Attempts to use AI for "synthetic customer calls" failed because the models are overly agreeable, expressing a 10/10 purchase intent for any idea. This "sycophancy mode" makes them useless for genuine validation, proving there is no substitute for talking to real, nuanced humans.
The incubator focuses on starting one company every two years, running it to $5-10M revenue, then hiring a CEO to scale. This model allows the founding partners to specialize in the difficult 0-to-1 phase while retaining significant involvement and ownership.
Boulton & Watt built an internal AI agent that processes customer interview transcripts. It maps findings to core hypotheses, highlighting supporting and contradicting evidence. This keeps the team rigorous and fact-based, counteracting natural founder bias during the discovery process.
Creating an "AI initiative" can be a mistake, as it encourages tool usage for its own sake. A better approach is to set the expectation that team members will deliver the best possible outcome, knowing AI exists, shifting the focus from process to high-quality results.

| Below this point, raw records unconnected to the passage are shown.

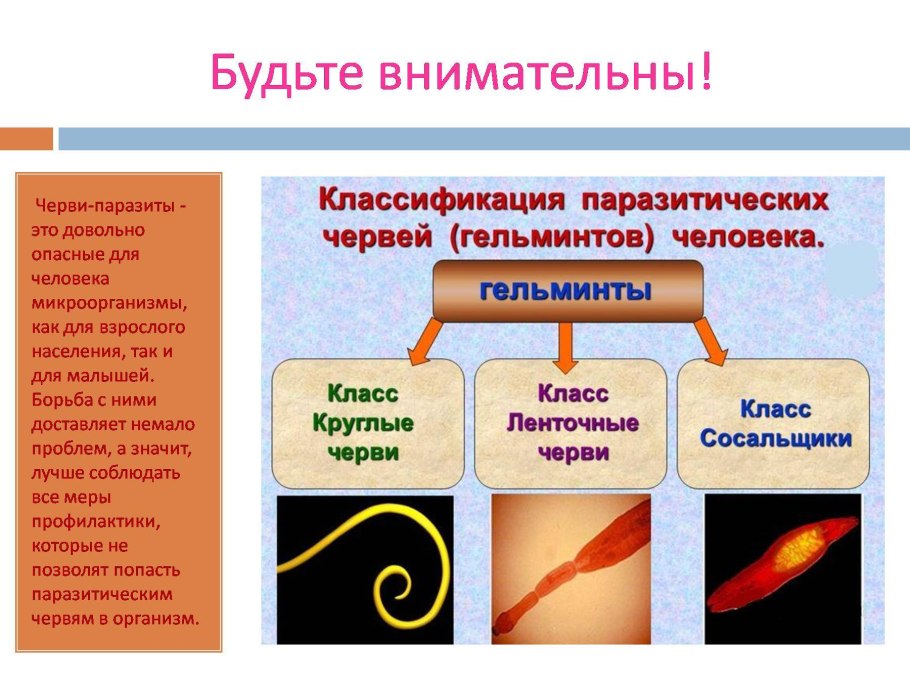 Будьте внимательны!

Черви-паразиты - это довольно опасные для человека микроорганизмы, как для взрослого населения, так и для малышей. Борьба с ними доставляет немало проблем, а значит, лучше соблюдать все меры профилактики, которые не позволят попасть паразитическим червям в организм.

Классификация паразитических червей (гельминтов) человека.

гельминты

Класс Круглые черви

Класс Ленточные черви

Класс Сосальщики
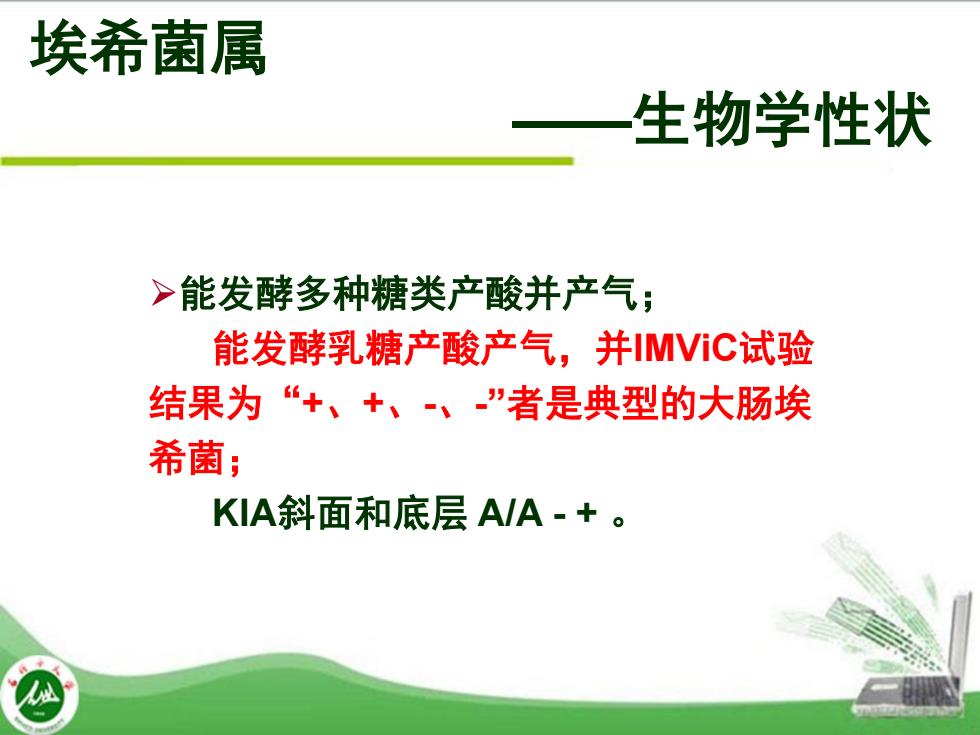 埃希菌属

——生物学性状

➢能发酵多种糖类产酸并产气；

能发酵乳糖产酸产气，并IMViC试验结果为“+、+、-、-”者是典型的大肠埃希菌；

KIA斜面和底层 A/A - + 。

Instead of building AI-native companies facing intense competition, a viable strategy is to build "AI-durable" businesses. These are in real-world sectors (e.g., funeral homes) where the core service isn't disrupted by AI, but operations can be significantly accelerated by it.
The impact of AI on engineering productivity is not uniform. For new, greenfield projects, seed-stage founders report up to 10x speed improvements. For established companies with mature codebases (e.g., Series D), gains are much more modest, around 10%, due to integration complexity.
Founders often feel existential dread in years 4-10 as a company shifts to pure execution. The Boulton & Watt incubator model sidesteps this by having partners transition out of the CEO role after the initial creative phase, allowing them to focus on what they enjoy most.
The founder journey requires different skills at different stages. Instead of being a generalist CEO for ten years, founders can specialize in the chaotic 0-to-1 phase. By repeatedly building companies to initial traction and then handing them off, they get more reps and build deep expertise.